Caminhar e brincar pelas ruas e avenidas estimula o sentido de pertencimento e dá à criança referências para a criação de um mapa mental. A população infantil precisa de contrastes para formular a compreensão de que a cidade é um bem de todos, explica o presidente do Conselho de Arquitetura e Urbanismo de Pernambuco (CAU-PE), Rafael Tenório. É diferente do adulto, cujo entendimento sobre a importância da fluidez, dos passeios públicos qualificados, da arborização, já está formatado. “A maior ação de mobilidade para as crianças é fazer com que elas descubram a cidade, conhecendo não só o parque do bairro, mas outros equipamentos”, afirma.

A servidora pública Mariana Guerra, 31 anos, viveu uma infância aprisionada por trás das janelas de um carro. O primeiro percurso de ônibus de Mariana foi aos 15 anos. Naquele momento, ela começou a perceber as cicatrizes da falta de autonomia. “Eu não tenho noção do Recife, já me perdi inclusive no meu bairro. Me assusta, parece que estou sempre limitada aos mesmos lugares.”

Mariana não ia sozinha pelo medo dos pais. O transporte ativo das crianças depende de garantir equipamentos urbanos que confiram segurança aos deslocamentos. A falta de uma faixa de pedestres e um semáforo na esquina de casa retiram a liberdade de Isaias Cardoso, 11. “Já vi muito acidente, inclusive com menino indo para a escola. Precisamos esperar um tempo enorme para conseguir atravessar. Ele só vai comigo”, conta a mãe, a dona de casa Jaqueline Conceição, 40, moradora da Bomba do Hemetério.

Depois de realizar uma série de consultas públicas para montar uma estratégia de futuro, o Recife identificou que pensar políticas voltadas para a primeira infância deve ser prioridade no projeto 500 anos. A cidade irá abaixar o horizonte de mudanças aos 95 centímetros do chão, a altura média de uma criança de três anos. Com o apoio da fundação holandesa Bernard Van Leer, a capital pernambucana começará a implementar ainda neste semestre o programa Urban95. “Se parte da premissa de que uma cidade pensada e construída para uma criança de três anos consegue ser saudável e segura para pessoas de qualquer faixa etária”, explica o gerente de projetos da Agência Recife para Inovação e Estratégia (Aries), Diego Garcez.

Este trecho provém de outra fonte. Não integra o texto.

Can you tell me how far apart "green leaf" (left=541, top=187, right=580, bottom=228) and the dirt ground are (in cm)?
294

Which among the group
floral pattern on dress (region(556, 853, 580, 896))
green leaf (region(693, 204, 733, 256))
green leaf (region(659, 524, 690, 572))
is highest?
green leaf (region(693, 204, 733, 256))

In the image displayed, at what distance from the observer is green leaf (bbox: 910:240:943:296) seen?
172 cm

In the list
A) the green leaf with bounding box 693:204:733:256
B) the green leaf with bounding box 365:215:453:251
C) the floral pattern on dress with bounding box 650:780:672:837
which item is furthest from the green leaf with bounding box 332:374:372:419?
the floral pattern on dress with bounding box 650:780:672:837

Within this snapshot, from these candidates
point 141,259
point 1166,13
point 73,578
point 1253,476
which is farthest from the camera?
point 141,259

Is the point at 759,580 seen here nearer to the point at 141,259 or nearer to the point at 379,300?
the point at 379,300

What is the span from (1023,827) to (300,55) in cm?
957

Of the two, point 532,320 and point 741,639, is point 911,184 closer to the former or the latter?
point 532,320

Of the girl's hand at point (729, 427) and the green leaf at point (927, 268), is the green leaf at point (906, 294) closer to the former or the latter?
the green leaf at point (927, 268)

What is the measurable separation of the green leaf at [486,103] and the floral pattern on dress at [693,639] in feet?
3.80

Para tanto, serão implementadas interveções urbanísticas focadas na primeira infância em duas áreas da cidade, Iputinga e Alto Santa Terezinha, escolhidas pelos índices de vulnerabilidade social. “Iniciamos um estudo há cerca de um ano e identificamos a ausência de espaços para brincar, ruas sem calçamento, lixo, esgoto a céu aberto, fatores que comprometem a mobilidade infantil”, detalha Garcez.

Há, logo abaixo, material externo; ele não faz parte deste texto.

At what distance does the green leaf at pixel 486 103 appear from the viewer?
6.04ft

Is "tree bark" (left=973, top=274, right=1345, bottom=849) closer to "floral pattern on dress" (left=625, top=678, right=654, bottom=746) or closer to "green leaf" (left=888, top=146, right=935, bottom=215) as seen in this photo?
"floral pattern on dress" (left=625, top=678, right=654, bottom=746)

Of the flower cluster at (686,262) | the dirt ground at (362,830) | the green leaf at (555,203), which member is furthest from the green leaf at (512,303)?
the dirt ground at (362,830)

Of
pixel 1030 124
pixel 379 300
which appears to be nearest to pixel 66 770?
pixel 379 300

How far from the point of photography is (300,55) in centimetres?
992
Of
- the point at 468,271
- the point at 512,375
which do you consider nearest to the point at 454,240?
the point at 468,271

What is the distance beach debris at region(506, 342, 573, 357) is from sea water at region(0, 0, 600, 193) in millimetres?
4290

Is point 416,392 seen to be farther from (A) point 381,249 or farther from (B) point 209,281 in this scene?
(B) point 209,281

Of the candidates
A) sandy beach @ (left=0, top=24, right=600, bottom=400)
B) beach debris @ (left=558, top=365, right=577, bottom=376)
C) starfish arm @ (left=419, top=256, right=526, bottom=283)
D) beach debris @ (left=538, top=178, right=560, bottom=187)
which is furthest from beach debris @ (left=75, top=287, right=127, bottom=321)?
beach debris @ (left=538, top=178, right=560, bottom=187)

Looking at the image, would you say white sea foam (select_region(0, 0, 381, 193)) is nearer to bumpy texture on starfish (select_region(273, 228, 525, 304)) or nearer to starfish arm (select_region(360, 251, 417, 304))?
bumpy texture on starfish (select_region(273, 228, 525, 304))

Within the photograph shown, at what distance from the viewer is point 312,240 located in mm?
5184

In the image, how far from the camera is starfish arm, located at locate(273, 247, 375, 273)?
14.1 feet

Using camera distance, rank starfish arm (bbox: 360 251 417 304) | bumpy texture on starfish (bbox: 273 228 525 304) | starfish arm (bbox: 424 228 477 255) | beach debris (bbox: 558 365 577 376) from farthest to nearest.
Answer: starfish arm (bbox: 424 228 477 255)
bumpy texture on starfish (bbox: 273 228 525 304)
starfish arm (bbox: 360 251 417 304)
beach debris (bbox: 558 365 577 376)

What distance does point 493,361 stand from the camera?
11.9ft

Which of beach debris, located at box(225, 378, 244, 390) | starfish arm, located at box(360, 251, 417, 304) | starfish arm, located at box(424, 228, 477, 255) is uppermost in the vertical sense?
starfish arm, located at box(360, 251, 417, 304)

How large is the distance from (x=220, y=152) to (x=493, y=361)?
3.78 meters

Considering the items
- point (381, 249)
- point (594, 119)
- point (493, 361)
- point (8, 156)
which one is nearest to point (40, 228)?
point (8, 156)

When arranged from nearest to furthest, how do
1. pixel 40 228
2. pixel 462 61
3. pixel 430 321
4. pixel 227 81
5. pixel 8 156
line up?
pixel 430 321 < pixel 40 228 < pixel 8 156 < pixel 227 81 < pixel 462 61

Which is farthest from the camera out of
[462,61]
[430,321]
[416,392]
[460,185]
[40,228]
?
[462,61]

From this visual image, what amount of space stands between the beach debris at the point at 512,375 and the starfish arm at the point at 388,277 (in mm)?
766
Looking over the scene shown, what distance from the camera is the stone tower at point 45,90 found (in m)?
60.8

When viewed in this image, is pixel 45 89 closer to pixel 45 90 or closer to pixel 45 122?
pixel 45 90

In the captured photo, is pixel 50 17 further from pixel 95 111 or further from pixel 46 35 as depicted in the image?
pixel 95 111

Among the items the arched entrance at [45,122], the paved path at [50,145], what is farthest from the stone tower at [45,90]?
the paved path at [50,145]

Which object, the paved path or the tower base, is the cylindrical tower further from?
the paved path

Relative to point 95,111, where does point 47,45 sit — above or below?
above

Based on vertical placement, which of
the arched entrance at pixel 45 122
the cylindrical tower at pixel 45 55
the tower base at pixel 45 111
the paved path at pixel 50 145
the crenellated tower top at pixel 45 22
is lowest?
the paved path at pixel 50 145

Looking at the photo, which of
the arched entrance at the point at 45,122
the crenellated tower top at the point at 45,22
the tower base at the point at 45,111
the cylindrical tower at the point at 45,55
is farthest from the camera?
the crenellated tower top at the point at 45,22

As intervenções, ainda a serem definidas junto à comunidade, funcionarão como conectoras e disparadoras de uma nova cultura de aglutinação de pessoas. Assim como piloto para desencadear políticas públicas semelhantes.

Falta de segurança motiva pais a preferirem os carros

O medo de andar nas ruas é um dos principais argumentos usados pelos pais que moram perto de onde os filhos estudam e usam o carro para fazer o trajeto casa-escola. De acordo com a Secretaria de Defesa Social (SDS), em 2017, foram registrados 119.747 crimes violentos contra o patrimônio, ou seja, a média crimes como roubos, assaltos a ônibus e extorsão mediante sequestro é de 328 por dia no estado. Além dos dados alarmantes, ruas sem movimentação, com calçadas mal conservadas e escuras formam o cenário mais temido por pais na hora de sair com os filhos.

Assustada com as constantes notícias sobre violência, a administradora de empresas Polyana Barbosa, 35, não costuma caminhar com a filha, Luiza, de 1 ano e 11 meses, nas ruas de Boa Viagem, onde moram. “Antes do nascimento dela eu era uma pessoa. Agora, sou outra. Tenho medo de andar nas ruas e só costumo sair de carro. Ainda assim, fico sempre pensando em como vou tirá-la do carro se formos abordados por um assaltante no trânsito ou em um estacionamento”, relata.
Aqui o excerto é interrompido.